Oh man, I hope that the next strip is Sam asking Brett if that was actually Brett talking, “or is the King of Seasons off to wash his hand?”
I really love the hover text. Not sure if it’s a show I’d watch, but I’d at least check out the live-tweets about it.
Ho Ho Whoa Santa just dropped his sack
oh man that was bad.
I understand that many people would not respond to Brett’s ministrations and advice. But the way I see it, Brett and Sam have been friends since they were little kids, and Brian knows that there’s a lot of bluster in Brett, and there always will be. But he can see through that as well, and see what’s happening underneath. The first 3 panels are Brett being Brett, and Sam ignores it as such. But he knows that Sam can’t just “snap out of it”, and needs to get real help, so says so in panel 4. I’m sure Sam can tell the difference.

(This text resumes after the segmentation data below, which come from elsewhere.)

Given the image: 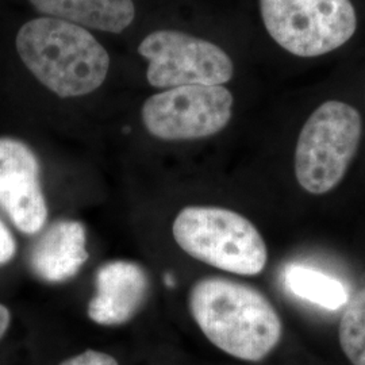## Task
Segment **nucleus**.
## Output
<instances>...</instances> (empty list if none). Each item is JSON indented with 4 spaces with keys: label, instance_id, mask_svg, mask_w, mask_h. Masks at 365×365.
Returning a JSON list of instances; mask_svg holds the SVG:
<instances>
[{
    "label": "nucleus",
    "instance_id": "f8f14e48",
    "mask_svg": "<svg viewBox=\"0 0 365 365\" xmlns=\"http://www.w3.org/2000/svg\"><path fill=\"white\" fill-rule=\"evenodd\" d=\"M287 287L297 297L327 310H337L348 302V291L337 279L303 265H292L286 272Z\"/></svg>",
    "mask_w": 365,
    "mask_h": 365
},
{
    "label": "nucleus",
    "instance_id": "9b49d317",
    "mask_svg": "<svg viewBox=\"0 0 365 365\" xmlns=\"http://www.w3.org/2000/svg\"><path fill=\"white\" fill-rule=\"evenodd\" d=\"M46 16L78 26L119 34L130 26L135 16L133 0H29Z\"/></svg>",
    "mask_w": 365,
    "mask_h": 365
},
{
    "label": "nucleus",
    "instance_id": "dca6fc26",
    "mask_svg": "<svg viewBox=\"0 0 365 365\" xmlns=\"http://www.w3.org/2000/svg\"><path fill=\"white\" fill-rule=\"evenodd\" d=\"M10 322H11V314L6 306L0 304V339L4 337L6 331L9 330Z\"/></svg>",
    "mask_w": 365,
    "mask_h": 365
},
{
    "label": "nucleus",
    "instance_id": "f257e3e1",
    "mask_svg": "<svg viewBox=\"0 0 365 365\" xmlns=\"http://www.w3.org/2000/svg\"><path fill=\"white\" fill-rule=\"evenodd\" d=\"M188 307L206 339L238 360L261 361L282 339V319L271 300L241 282L202 279L191 288Z\"/></svg>",
    "mask_w": 365,
    "mask_h": 365
},
{
    "label": "nucleus",
    "instance_id": "423d86ee",
    "mask_svg": "<svg viewBox=\"0 0 365 365\" xmlns=\"http://www.w3.org/2000/svg\"><path fill=\"white\" fill-rule=\"evenodd\" d=\"M138 53L149 61L146 78L156 88L223 86L235 75L233 60L218 45L182 31H153Z\"/></svg>",
    "mask_w": 365,
    "mask_h": 365
},
{
    "label": "nucleus",
    "instance_id": "9d476101",
    "mask_svg": "<svg viewBox=\"0 0 365 365\" xmlns=\"http://www.w3.org/2000/svg\"><path fill=\"white\" fill-rule=\"evenodd\" d=\"M88 257L84 225L63 220L52 223L34 242L29 264L37 277L54 284L76 276Z\"/></svg>",
    "mask_w": 365,
    "mask_h": 365
},
{
    "label": "nucleus",
    "instance_id": "ddd939ff",
    "mask_svg": "<svg viewBox=\"0 0 365 365\" xmlns=\"http://www.w3.org/2000/svg\"><path fill=\"white\" fill-rule=\"evenodd\" d=\"M339 344L353 365H365V287L346 304L339 321Z\"/></svg>",
    "mask_w": 365,
    "mask_h": 365
},
{
    "label": "nucleus",
    "instance_id": "39448f33",
    "mask_svg": "<svg viewBox=\"0 0 365 365\" xmlns=\"http://www.w3.org/2000/svg\"><path fill=\"white\" fill-rule=\"evenodd\" d=\"M260 13L274 42L298 57L333 52L357 29L351 0H260Z\"/></svg>",
    "mask_w": 365,
    "mask_h": 365
},
{
    "label": "nucleus",
    "instance_id": "4468645a",
    "mask_svg": "<svg viewBox=\"0 0 365 365\" xmlns=\"http://www.w3.org/2000/svg\"><path fill=\"white\" fill-rule=\"evenodd\" d=\"M60 365H119V363L108 353L88 349L66 359Z\"/></svg>",
    "mask_w": 365,
    "mask_h": 365
},
{
    "label": "nucleus",
    "instance_id": "0eeeda50",
    "mask_svg": "<svg viewBox=\"0 0 365 365\" xmlns=\"http://www.w3.org/2000/svg\"><path fill=\"white\" fill-rule=\"evenodd\" d=\"M235 98L223 86H182L160 92L143 107V122L153 137L185 141L214 135L233 115Z\"/></svg>",
    "mask_w": 365,
    "mask_h": 365
},
{
    "label": "nucleus",
    "instance_id": "f3484780",
    "mask_svg": "<svg viewBox=\"0 0 365 365\" xmlns=\"http://www.w3.org/2000/svg\"><path fill=\"white\" fill-rule=\"evenodd\" d=\"M165 283H167V286H173V279H172L170 274L165 277Z\"/></svg>",
    "mask_w": 365,
    "mask_h": 365
},
{
    "label": "nucleus",
    "instance_id": "7ed1b4c3",
    "mask_svg": "<svg viewBox=\"0 0 365 365\" xmlns=\"http://www.w3.org/2000/svg\"><path fill=\"white\" fill-rule=\"evenodd\" d=\"M172 233L187 255L225 272L256 276L268 261L267 244L257 227L233 210L185 207L173 222Z\"/></svg>",
    "mask_w": 365,
    "mask_h": 365
},
{
    "label": "nucleus",
    "instance_id": "20e7f679",
    "mask_svg": "<svg viewBox=\"0 0 365 365\" xmlns=\"http://www.w3.org/2000/svg\"><path fill=\"white\" fill-rule=\"evenodd\" d=\"M363 119L353 106L327 101L306 120L295 150L300 187L314 195L327 194L344 179L357 153Z\"/></svg>",
    "mask_w": 365,
    "mask_h": 365
},
{
    "label": "nucleus",
    "instance_id": "1a4fd4ad",
    "mask_svg": "<svg viewBox=\"0 0 365 365\" xmlns=\"http://www.w3.org/2000/svg\"><path fill=\"white\" fill-rule=\"evenodd\" d=\"M149 277L137 262L108 261L95 276V295L88 303V317L102 327H120L144 307Z\"/></svg>",
    "mask_w": 365,
    "mask_h": 365
},
{
    "label": "nucleus",
    "instance_id": "6e6552de",
    "mask_svg": "<svg viewBox=\"0 0 365 365\" xmlns=\"http://www.w3.org/2000/svg\"><path fill=\"white\" fill-rule=\"evenodd\" d=\"M39 161L29 145L11 137L0 138V209L25 235H37L48 220L41 188Z\"/></svg>",
    "mask_w": 365,
    "mask_h": 365
},
{
    "label": "nucleus",
    "instance_id": "2eb2a0df",
    "mask_svg": "<svg viewBox=\"0 0 365 365\" xmlns=\"http://www.w3.org/2000/svg\"><path fill=\"white\" fill-rule=\"evenodd\" d=\"M16 253V242L7 226L0 221V265L13 260Z\"/></svg>",
    "mask_w": 365,
    "mask_h": 365
},
{
    "label": "nucleus",
    "instance_id": "f03ea898",
    "mask_svg": "<svg viewBox=\"0 0 365 365\" xmlns=\"http://www.w3.org/2000/svg\"><path fill=\"white\" fill-rule=\"evenodd\" d=\"M15 45L27 69L60 98L96 91L110 69L108 53L87 29L51 16L26 22Z\"/></svg>",
    "mask_w": 365,
    "mask_h": 365
}]
</instances>
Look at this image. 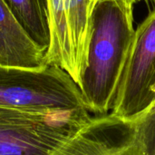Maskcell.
Segmentation results:
<instances>
[{
  "label": "cell",
  "instance_id": "cell-1",
  "mask_svg": "<svg viewBox=\"0 0 155 155\" xmlns=\"http://www.w3.org/2000/svg\"><path fill=\"white\" fill-rule=\"evenodd\" d=\"M134 2L98 0L93 6L86 64L78 87L86 109L98 115L113 108L134 40Z\"/></svg>",
  "mask_w": 155,
  "mask_h": 155
},
{
  "label": "cell",
  "instance_id": "cell-2",
  "mask_svg": "<svg viewBox=\"0 0 155 155\" xmlns=\"http://www.w3.org/2000/svg\"><path fill=\"white\" fill-rule=\"evenodd\" d=\"M91 119L86 108L35 112L0 107V155H51Z\"/></svg>",
  "mask_w": 155,
  "mask_h": 155
},
{
  "label": "cell",
  "instance_id": "cell-3",
  "mask_svg": "<svg viewBox=\"0 0 155 155\" xmlns=\"http://www.w3.org/2000/svg\"><path fill=\"white\" fill-rule=\"evenodd\" d=\"M0 107L46 112L86 108L77 84L56 65H0Z\"/></svg>",
  "mask_w": 155,
  "mask_h": 155
},
{
  "label": "cell",
  "instance_id": "cell-4",
  "mask_svg": "<svg viewBox=\"0 0 155 155\" xmlns=\"http://www.w3.org/2000/svg\"><path fill=\"white\" fill-rule=\"evenodd\" d=\"M155 103V4L135 29L112 114L134 120Z\"/></svg>",
  "mask_w": 155,
  "mask_h": 155
},
{
  "label": "cell",
  "instance_id": "cell-5",
  "mask_svg": "<svg viewBox=\"0 0 155 155\" xmlns=\"http://www.w3.org/2000/svg\"><path fill=\"white\" fill-rule=\"evenodd\" d=\"M138 120L112 113L92 117L51 155H121L135 135Z\"/></svg>",
  "mask_w": 155,
  "mask_h": 155
},
{
  "label": "cell",
  "instance_id": "cell-6",
  "mask_svg": "<svg viewBox=\"0 0 155 155\" xmlns=\"http://www.w3.org/2000/svg\"><path fill=\"white\" fill-rule=\"evenodd\" d=\"M46 50L24 29L5 0H0V65L39 69Z\"/></svg>",
  "mask_w": 155,
  "mask_h": 155
},
{
  "label": "cell",
  "instance_id": "cell-7",
  "mask_svg": "<svg viewBox=\"0 0 155 155\" xmlns=\"http://www.w3.org/2000/svg\"><path fill=\"white\" fill-rule=\"evenodd\" d=\"M46 5L50 42L45 55V64L61 67L78 84L79 74L74 61L65 0H46Z\"/></svg>",
  "mask_w": 155,
  "mask_h": 155
},
{
  "label": "cell",
  "instance_id": "cell-8",
  "mask_svg": "<svg viewBox=\"0 0 155 155\" xmlns=\"http://www.w3.org/2000/svg\"><path fill=\"white\" fill-rule=\"evenodd\" d=\"M28 35L47 50L50 36L46 0H5Z\"/></svg>",
  "mask_w": 155,
  "mask_h": 155
},
{
  "label": "cell",
  "instance_id": "cell-9",
  "mask_svg": "<svg viewBox=\"0 0 155 155\" xmlns=\"http://www.w3.org/2000/svg\"><path fill=\"white\" fill-rule=\"evenodd\" d=\"M65 3L74 61L80 81L87 57L91 4L90 0H65Z\"/></svg>",
  "mask_w": 155,
  "mask_h": 155
},
{
  "label": "cell",
  "instance_id": "cell-10",
  "mask_svg": "<svg viewBox=\"0 0 155 155\" xmlns=\"http://www.w3.org/2000/svg\"><path fill=\"white\" fill-rule=\"evenodd\" d=\"M121 155H155V103L139 117L135 135Z\"/></svg>",
  "mask_w": 155,
  "mask_h": 155
},
{
  "label": "cell",
  "instance_id": "cell-11",
  "mask_svg": "<svg viewBox=\"0 0 155 155\" xmlns=\"http://www.w3.org/2000/svg\"><path fill=\"white\" fill-rule=\"evenodd\" d=\"M97 1H98V0H90V4H91V10L93 9V6L94 5V4H95ZM91 12H92V11H91Z\"/></svg>",
  "mask_w": 155,
  "mask_h": 155
},
{
  "label": "cell",
  "instance_id": "cell-12",
  "mask_svg": "<svg viewBox=\"0 0 155 155\" xmlns=\"http://www.w3.org/2000/svg\"><path fill=\"white\" fill-rule=\"evenodd\" d=\"M132 2H134V3H135V2H138V1H140V0H131Z\"/></svg>",
  "mask_w": 155,
  "mask_h": 155
}]
</instances>
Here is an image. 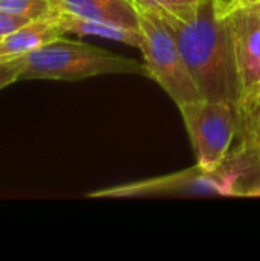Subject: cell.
Wrapping results in <instances>:
<instances>
[{"instance_id":"e0dca14e","label":"cell","mask_w":260,"mask_h":261,"mask_svg":"<svg viewBox=\"0 0 260 261\" xmlns=\"http://www.w3.org/2000/svg\"><path fill=\"white\" fill-rule=\"evenodd\" d=\"M216 3H218V6H219L224 12H227L228 9H231L233 6L238 5V0H216Z\"/></svg>"},{"instance_id":"5bb4252c","label":"cell","mask_w":260,"mask_h":261,"mask_svg":"<svg viewBox=\"0 0 260 261\" xmlns=\"http://www.w3.org/2000/svg\"><path fill=\"white\" fill-rule=\"evenodd\" d=\"M20 80V67L15 60L0 63V90Z\"/></svg>"},{"instance_id":"9c48e42d","label":"cell","mask_w":260,"mask_h":261,"mask_svg":"<svg viewBox=\"0 0 260 261\" xmlns=\"http://www.w3.org/2000/svg\"><path fill=\"white\" fill-rule=\"evenodd\" d=\"M222 168L230 177L231 196L260 197V148L242 141Z\"/></svg>"},{"instance_id":"2e32d148","label":"cell","mask_w":260,"mask_h":261,"mask_svg":"<svg viewBox=\"0 0 260 261\" xmlns=\"http://www.w3.org/2000/svg\"><path fill=\"white\" fill-rule=\"evenodd\" d=\"M256 104H260V86L256 89V92L250 98H247L244 102L239 104V107H248V106H256Z\"/></svg>"},{"instance_id":"30bf717a","label":"cell","mask_w":260,"mask_h":261,"mask_svg":"<svg viewBox=\"0 0 260 261\" xmlns=\"http://www.w3.org/2000/svg\"><path fill=\"white\" fill-rule=\"evenodd\" d=\"M51 5L67 12L116 23L130 28H139V12L132 0H49Z\"/></svg>"},{"instance_id":"7a4b0ae2","label":"cell","mask_w":260,"mask_h":261,"mask_svg":"<svg viewBox=\"0 0 260 261\" xmlns=\"http://www.w3.org/2000/svg\"><path fill=\"white\" fill-rule=\"evenodd\" d=\"M20 80L80 81L101 75H146L144 63L106 49L60 37L15 58Z\"/></svg>"},{"instance_id":"52a82bcc","label":"cell","mask_w":260,"mask_h":261,"mask_svg":"<svg viewBox=\"0 0 260 261\" xmlns=\"http://www.w3.org/2000/svg\"><path fill=\"white\" fill-rule=\"evenodd\" d=\"M44 17H48L63 34H75L78 37H100L112 41H120L138 49L141 44L139 28H130L103 20L81 17L64 9H60L54 5H51V9Z\"/></svg>"},{"instance_id":"277c9868","label":"cell","mask_w":260,"mask_h":261,"mask_svg":"<svg viewBox=\"0 0 260 261\" xmlns=\"http://www.w3.org/2000/svg\"><path fill=\"white\" fill-rule=\"evenodd\" d=\"M138 12L141 31L139 50L147 76L155 80L176 106L202 99L170 29L156 14L150 11Z\"/></svg>"},{"instance_id":"9a60e30c","label":"cell","mask_w":260,"mask_h":261,"mask_svg":"<svg viewBox=\"0 0 260 261\" xmlns=\"http://www.w3.org/2000/svg\"><path fill=\"white\" fill-rule=\"evenodd\" d=\"M28 21H31V20H28L25 17L11 15V14H6V12L0 11V37L8 35V34L17 31L18 28H21Z\"/></svg>"},{"instance_id":"ac0fdd59","label":"cell","mask_w":260,"mask_h":261,"mask_svg":"<svg viewBox=\"0 0 260 261\" xmlns=\"http://www.w3.org/2000/svg\"><path fill=\"white\" fill-rule=\"evenodd\" d=\"M250 2H254V0H238V5H244V3H250Z\"/></svg>"},{"instance_id":"ba28073f","label":"cell","mask_w":260,"mask_h":261,"mask_svg":"<svg viewBox=\"0 0 260 261\" xmlns=\"http://www.w3.org/2000/svg\"><path fill=\"white\" fill-rule=\"evenodd\" d=\"M63 35L48 17L31 20L17 31L0 37V63L20 58Z\"/></svg>"},{"instance_id":"7c38bea8","label":"cell","mask_w":260,"mask_h":261,"mask_svg":"<svg viewBox=\"0 0 260 261\" xmlns=\"http://www.w3.org/2000/svg\"><path fill=\"white\" fill-rule=\"evenodd\" d=\"M241 112V132L244 142L253 144L260 148V104L239 107Z\"/></svg>"},{"instance_id":"8992f818","label":"cell","mask_w":260,"mask_h":261,"mask_svg":"<svg viewBox=\"0 0 260 261\" xmlns=\"http://www.w3.org/2000/svg\"><path fill=\"white\" fill-rule=\"evenodd\" d=\"M225 17L239 73L241 102H244L260 86V0L236 5L225 12Z\"/></svg>"},{"instance_id":"6da1fadb","label":"cell","mask_w":260,"mask_h":261,"mask_svg":"<svg viewBox=\"0 0 260 261\" xmlns=\"http://www.w3.org/2000/svg\"><path fill=\"white\" fill-rule=\"evenodd\" d=\"M153 14L173 34L202 98L239 106L241 83L228 21L216 0Z\"/></svg>"},{"instance_id":"8fae6325","label":"cell","mask_w":260,"mask_h":261,"mask_svg":"<svg viewBox=\"0 0 260 261\" xmlns=\"http://www.w3.org/2000/svg\"><path fill=\"white\" fill-rule=\"evenodd\" d=\"M51 9L49 0H0V11L25 17L28 20L43 18Z\"/></svg>"},{"instance_id":"4fadbf2b","label":"cell","mask_w":260,"mask_h":261,"mask_svg":"<svg viewBox=\"0 0 260 261\" xmlns=\"http://www.w3.org/2000/svg\"><path fill=\"white\" fill-rule=\"evenodd\" d=\"M132 2L138 11L162 12V11H175L179 8H185L199 0H132Z\"/></svg>"},{"instance_id":"3957f363","label":"cell","mask_w":260,"mask_h":261,"mask_svg":"<svg viewBox=\"0 0 260 261\" xmlns=\"http://www.w3.org/2000/svg\"><path fill=\"white\" fill-rule=\"evenodd\" d=\"M178 109L190 136L196 164L208 173L221 171L241 132L239 106L202 98L178 106Z\"/></svg>"},{"instance_id":"5b68a950","label":"cell","mask_w":260,"mask_h":261,"mask_svg":"<svg viewBox=\"0 0 260 261\" xmlns=\"http://www.w3.org/2000/svg\"><path fill=\"white\" fill-rule=\"evenodd\" d=\"M87 196L93 199L231 196V184L224 168L218 173H208L196 164L192 168L173 174L104 188L89 193Z\"/></svg>"}]
</instances>
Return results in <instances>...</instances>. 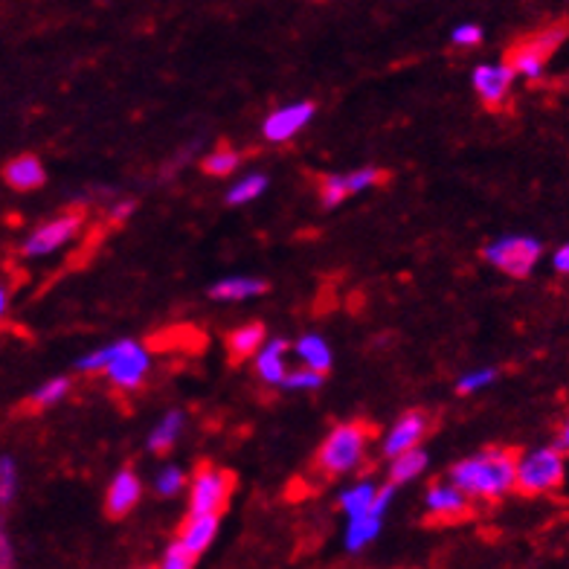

Also, holy crap if you get pissed at your DM that your party had a TPK in session 1 or 2? You really need to re-assess why you play the game.
-shrugs-. Depends on what’s going on. If it’s a mistake – like this one, where Sam misjudged the balance of his ability learning encounter? Eh. Happens. If you don’t fudge, it’s going to happen eventually.
If they’ve said “ok, this is a lethal system, TPKs happen” (like old school D+D, or Cthulu) then that’s perfectly fine. IF the players know TPKs are likely to happen, there’s no problem with a TPK at any point.
If they are doing it deliberatly, or repeatedly, then they are either a dick or incapable of DMing.
Its not tactful, and its probably not going to be all that effective, but goddamn if I cant sympathize with Brett here. I have a friend like Sam, and sometimes I just want to shake him until he stops being such a blubbering pussy and actually deals with his problems. He’s not depressed either, he has some kind of disorder he takes medication for now, but its not depression. I like to try and avoid my problems too, but when it comes down to it, I do deal with them, I dont just hide and hope it’ll all solve itself. Granted, I dont have clinical depression, just run of the mill anxiety, but still.
So speaking as someone with chronic depression, which is what I would diagnose Sam as having, given Brett’s speech, Brett’s actions here would be horrible as a general idea of dealing with a depressive, but might be helpful in the specific. For example, if Amy were to blow up at him like this, Sam would be driven deeper into self-hate and self-incrimination and his depression would worsen. But Brett is not Amy, if Brett were to come in with kid gloves he would not be acting like Brett, and Sam would notice and feel guilty about that. Here Sam is dreading what Brett will have to say (and probably has been building it up in his own mind), and it starts coming but then transforms into an argument for what he can do as a positive course of action. Brett would make a piss-poor therapist but here his role is best friend and motivator and getting Sam’s attention, and he did that, and I suspect others will take it in a more outwardly supportive direction.
Hello, it’s a pleasure to finally find something I wanted to comment about. Nearly commented at the TPK section but this is a slightly more appropriate time.
A lot of people have been disagreeing with Brett and his methods of dealing with Sams (probable) depression. In general I would agree that “tough love” is not normally the method one should use. It generally places pressure, stress and makes the person feel worse.
With that being said, Brett knows Sam better than you. Ok fine they’re both actually fictional characters. But Brett is aiming to jar his friend back to reality, he’s not said anything horrible and has cited other times in Sams life that he has gone through pain and retreated rather than faced it. Brett has years, decades of experience with Sam.
Additionally, I’ve been depressed (part of being bipolar) most of my family suffer from depression in some manner. 99/100 this would be the wrong approach, but after months of trying and failing to do anything productive a change of tact can help. At least it can make you realize you’ve become self absorbed so you can start working it out. Or it can mean you give up some of your agency to friends and family so they can arrange help for you.